In the short term, managing disruptions is all that CPOs can do. As Mark Schneider, chief executive of Nestlé, told staff recently “Please get ready for the storm to hit — because hit, it will. We need to focus our efforts on securing supplies, manufacturing and logistics every step of the way. For those areas that are not affected yet, get prepared by building inventories of critical supplies and products.”
Soon people will go back to work, thanks to mass testing and vaccination. There will still be local outbreaks of COVID-19, which will disrupt supply chains, but these will become rarer and rarer. But what lasting effects will all this have on the CPO's agenda?
The ‘lean’ mindset has been prevalent in most procurement functions for a while now. Removing duplicate suppliers, standardizing parts to create volume leverage and reducing inventories have created the cost savings that boards and investors wanted to see. This has created great efficiencies and global sourcing has delivered good quality products for much lower cost to companies.
Asian supply chains for instance have been resilient even after crisis like the 2004 Tsunami in South East Asia.
Adapting to the new normal
The new normal is one where production can just halt in parts of the world. China's production went almost to a standstill in February; European and US production is doing the same in April.

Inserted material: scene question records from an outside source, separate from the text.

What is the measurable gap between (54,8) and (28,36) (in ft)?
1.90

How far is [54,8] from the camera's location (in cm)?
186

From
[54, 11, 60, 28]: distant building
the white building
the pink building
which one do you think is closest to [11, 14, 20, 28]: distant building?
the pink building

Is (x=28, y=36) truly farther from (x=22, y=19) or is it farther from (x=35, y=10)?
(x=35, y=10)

This will be particularly bad for manufacturing clients for instance who have a single source of supplies for critical parts and limited strategic inventory to cover a real risk to their supply chain. Most CPOs are conscious of this but, until now, haven't tried or been able to convince their boards that the cost of building redundancies in the supply chain is justified. For certain categories and critical supply chain components, now is the time to re-assess this.

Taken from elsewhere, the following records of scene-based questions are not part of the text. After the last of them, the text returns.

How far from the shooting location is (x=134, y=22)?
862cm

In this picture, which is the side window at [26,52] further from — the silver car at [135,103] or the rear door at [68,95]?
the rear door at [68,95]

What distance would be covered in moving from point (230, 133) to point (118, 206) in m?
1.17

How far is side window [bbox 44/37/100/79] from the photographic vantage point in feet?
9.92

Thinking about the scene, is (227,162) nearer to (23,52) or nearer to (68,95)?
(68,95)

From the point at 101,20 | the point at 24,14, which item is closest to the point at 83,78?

The challenge for CPOs will be to model and quantify the cost of the resilience and prioritize where to invest. Supply chain visibility will move from ‘how much do I spend with X’ to three key questions:
- Is X a single source in my category?
- How much of X turnover do I represent?
- Who are the key suppliers of X and where are they located?

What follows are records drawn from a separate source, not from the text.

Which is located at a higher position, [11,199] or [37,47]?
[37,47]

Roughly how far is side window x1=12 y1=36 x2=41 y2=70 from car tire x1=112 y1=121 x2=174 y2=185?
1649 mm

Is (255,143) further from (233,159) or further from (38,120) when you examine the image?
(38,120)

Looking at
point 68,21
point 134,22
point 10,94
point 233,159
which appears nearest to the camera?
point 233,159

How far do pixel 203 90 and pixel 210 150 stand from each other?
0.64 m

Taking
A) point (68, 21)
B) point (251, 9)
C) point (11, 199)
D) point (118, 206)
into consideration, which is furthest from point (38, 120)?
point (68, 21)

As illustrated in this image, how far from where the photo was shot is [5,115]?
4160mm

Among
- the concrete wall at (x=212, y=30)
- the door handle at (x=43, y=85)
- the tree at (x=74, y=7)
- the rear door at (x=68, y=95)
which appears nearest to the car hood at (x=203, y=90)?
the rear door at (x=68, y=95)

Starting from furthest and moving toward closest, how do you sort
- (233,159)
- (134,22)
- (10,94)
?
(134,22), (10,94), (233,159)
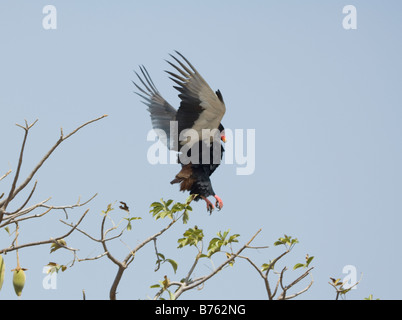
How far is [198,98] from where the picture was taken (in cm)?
823

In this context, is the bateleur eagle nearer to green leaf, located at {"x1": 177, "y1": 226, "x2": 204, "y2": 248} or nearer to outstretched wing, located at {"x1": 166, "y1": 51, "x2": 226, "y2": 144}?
outstretched wing, located at {"x1": 166, "y1": 51, "x2": 226, "y2": 144}

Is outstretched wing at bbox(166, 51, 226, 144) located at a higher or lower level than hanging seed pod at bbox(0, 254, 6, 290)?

Depending on the answers, CPOs will have to identify the following:
- How much would it cost to bring Y in addition to X in my supply chain?
- How much ‘strategic’ inventory do I need to keep for X parts and on what critical SKUs?
These answers could mean 5-10% extra cost on a critical supply chain and will need to be traded off versus the risk profile of the category (of which a starting definition can be ‘Were they still able to supply on time in full during the Covid 19 crisis?). CPOs will need to prepare robust business cases, to determine which to drop and for which to convince boards and investors that these extra costs are justified. There cannot be a blanket approach to this crisis and creating additional stock on non-critical components would be even more of a mistake when companies are short of cash.
Prepare now
Overall, it will elevate the discussions between the CPO, CFO and CEO and make supply chain resilience a regular top item on the board agenda.
There is no doubt 2020 will leave a lasting impact on what’s expected from procurement. CPOs should now look to source components in multiple places and from multiple suppliers. They should be prepared to pay more for backup options and to create larger inventories for critical parts. This will create supply chains that are slightly less efficient but far more robust for when the next crisis hits.